SAP Datasphere connection with Confluent Cloud

frederik_hopt · ‎02-05-2024

For being able to do write this Blog I worked together with Perry Krol from Confluent who is very experienced! Big thanks to him for his help!

The target connection is already available and that's the topic of this Blog.

For being able to connect to Confluent Cloud, I have to do some steps before I can start. Customer usually already have a Cluster in Confluent Cloud up and running and all connection details available, but I want to show how it would look like, when nothing is available.

First, I have to create a free account on https://www.confluent.cloud

These steps can be followed as well on the documentation website of Confluent, where all details are explained: https://docs.confluent.io/cloud/current/get-started/index.html

Start screen for a new access

Now you must click on "sign up" or login, if you have already an account. Then I have entered the necessary information for a free trial version.

A cool tip I got from Perry is the append of a "+" in your email address (only gmail accounts as far as I know...). If you add a "+xyz" in your emailadress, you have a "new" email address alias, but it will be send to your original address! So, for example having company@gmail.com and using company+abcd@gmail.com will be send to company@gmail.com.
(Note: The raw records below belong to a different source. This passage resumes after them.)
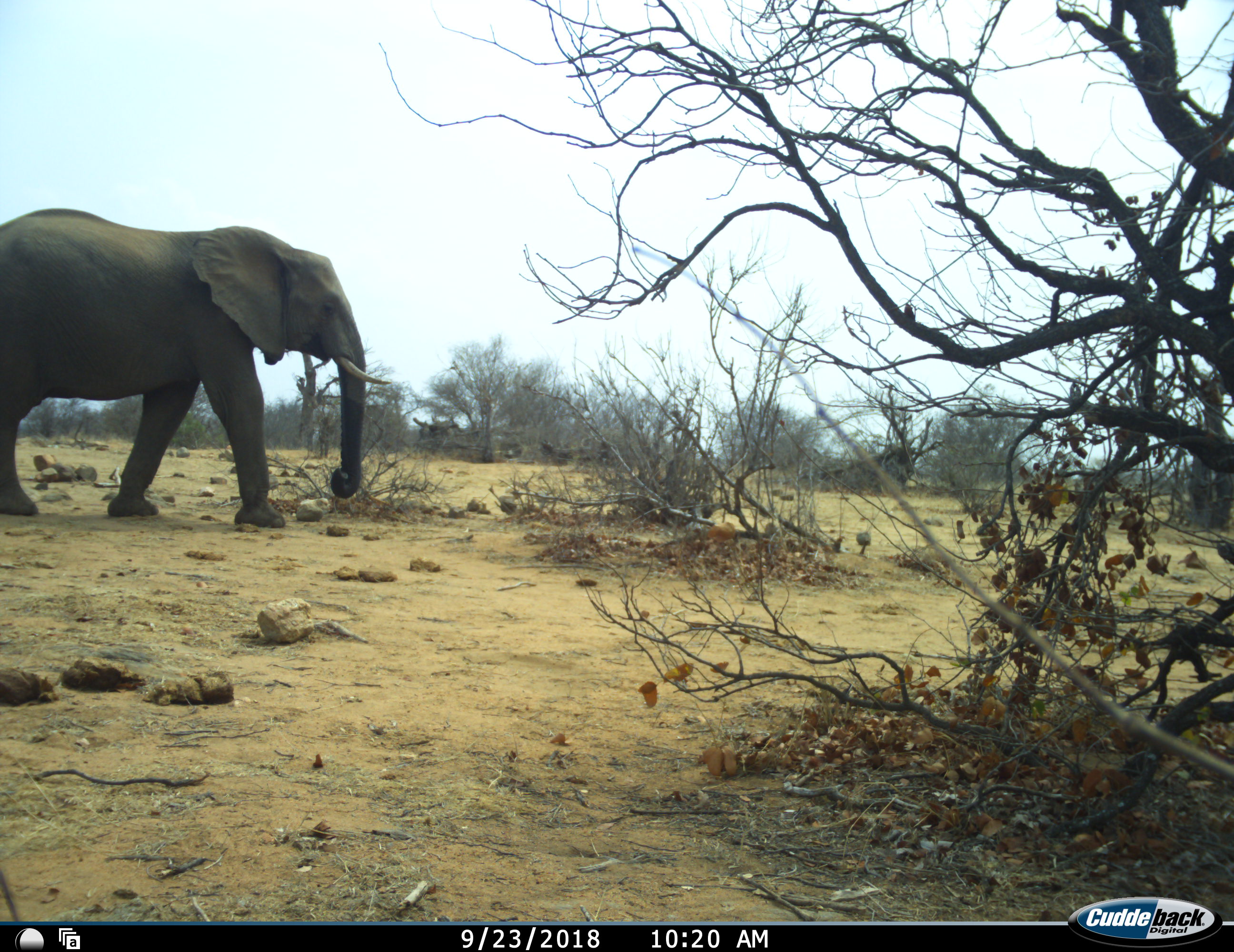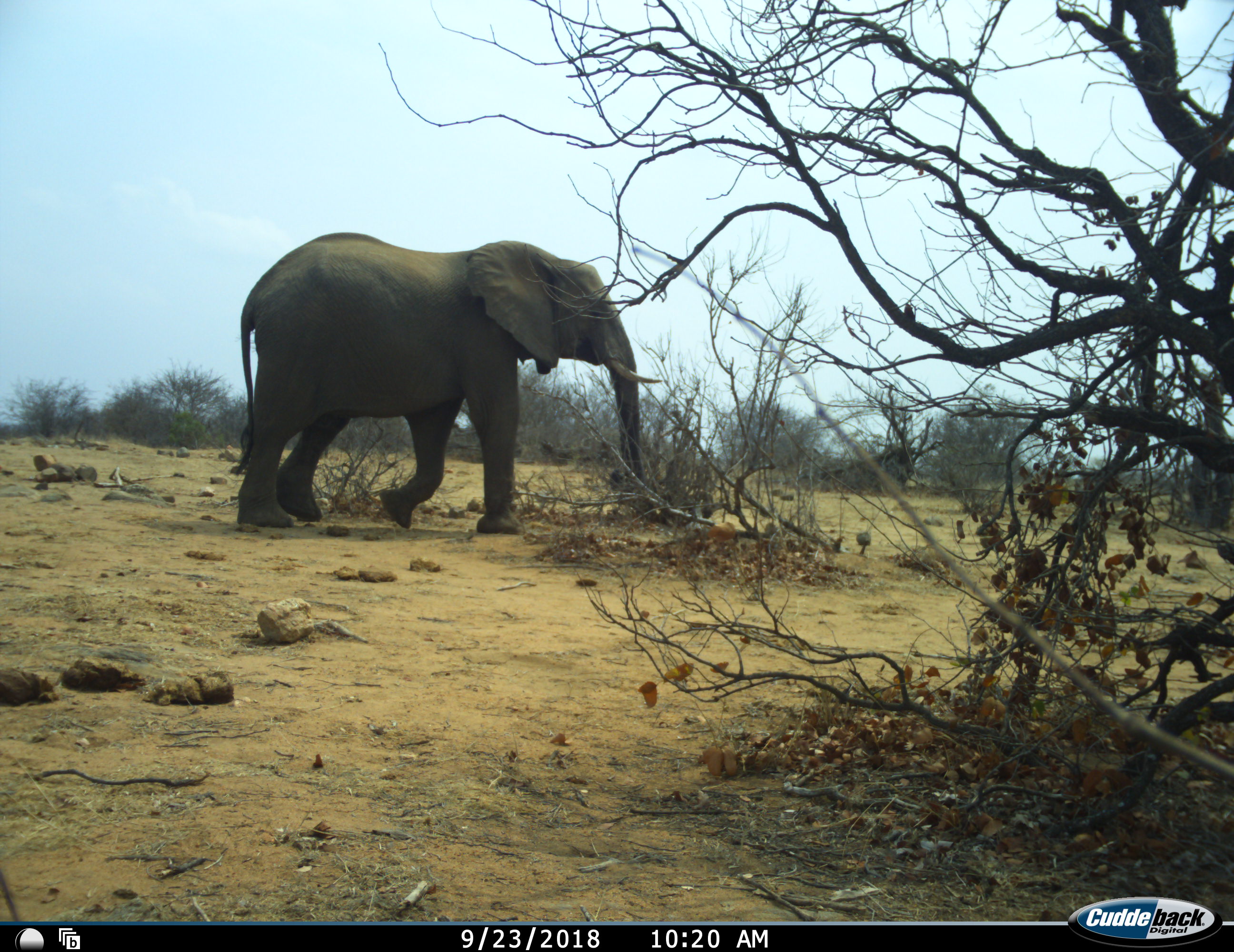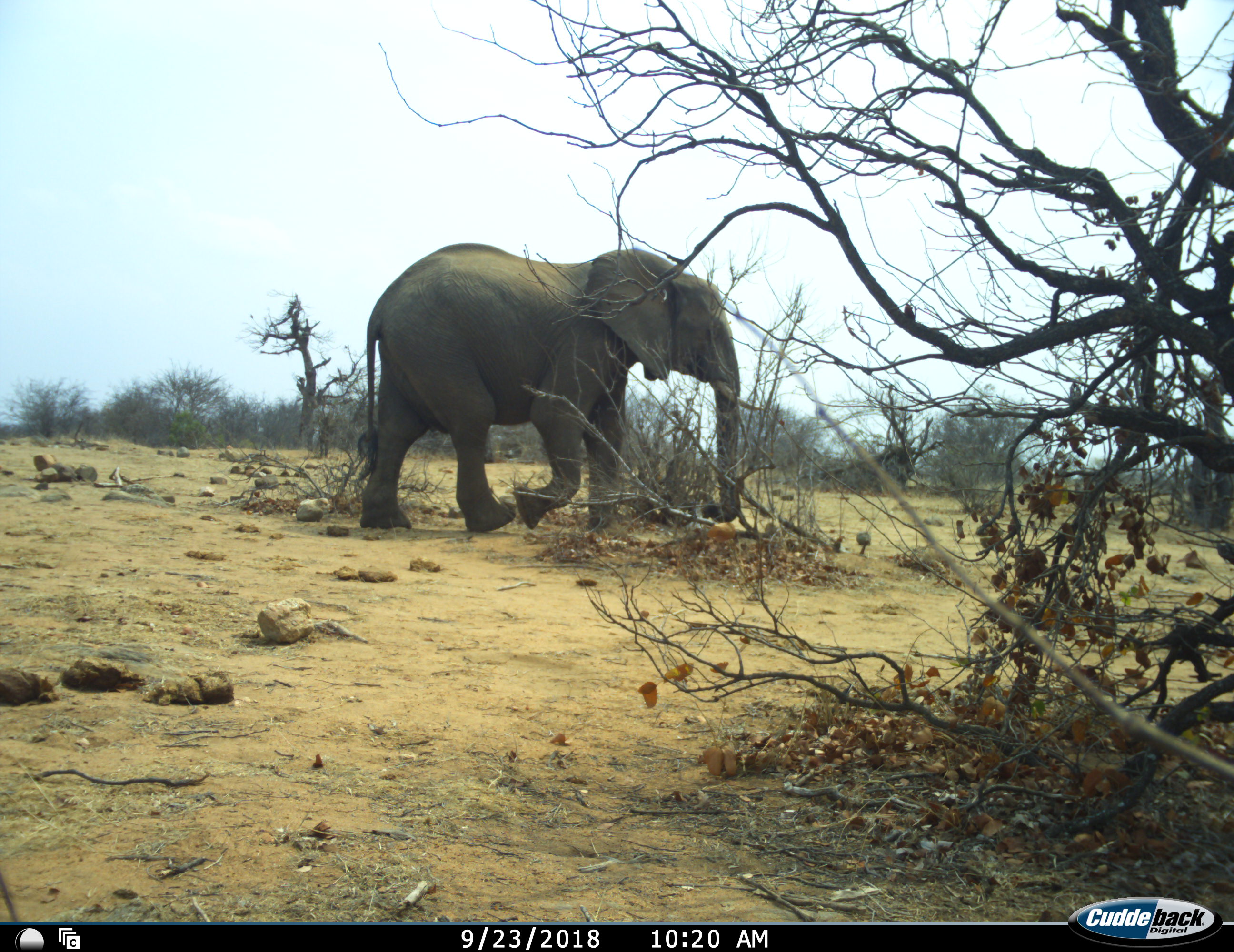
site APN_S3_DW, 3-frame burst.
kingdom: Animalia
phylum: Chordata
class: Mammalia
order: Proboscidea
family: Elephantidae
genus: Loxodonta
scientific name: Loxodonta africana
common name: african bush elephant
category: elephant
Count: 1.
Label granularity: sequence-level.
You can read about in in this blog: https://gmail.googleblog.com/2008/03/2-hidden-ways-to-get-more-from-your.html

Name and Email

After clicking on "Start free" you will get an email where you must verify your email to activate your account:

Verification Email

After you have verified your email address with Confluent Cloud, you’re asked to set a Password for your new Confluent Cloud user account that will be used to authenticate via the Confluent Cloud Console. After you’ve set your password, a next dialog shows up to help you launch your first Kafka cluster on Confluent Cloud. I’ve used the default settings, which means a Basic cluster will be created on the Google Cloud Platform in the us-west2 region.

Create Your First Cluster Dialog

The next screen in the dialog asks you to optionally add a payment method, but as part of our new Confluent Cloud signup, we have received $400 Confluent Cloud credits to spend during their first 30 days. As such, we skip this step.

In the next screen of the dialog, we can see that our Confluent Cloud Cluster has been launched and is ready to be used.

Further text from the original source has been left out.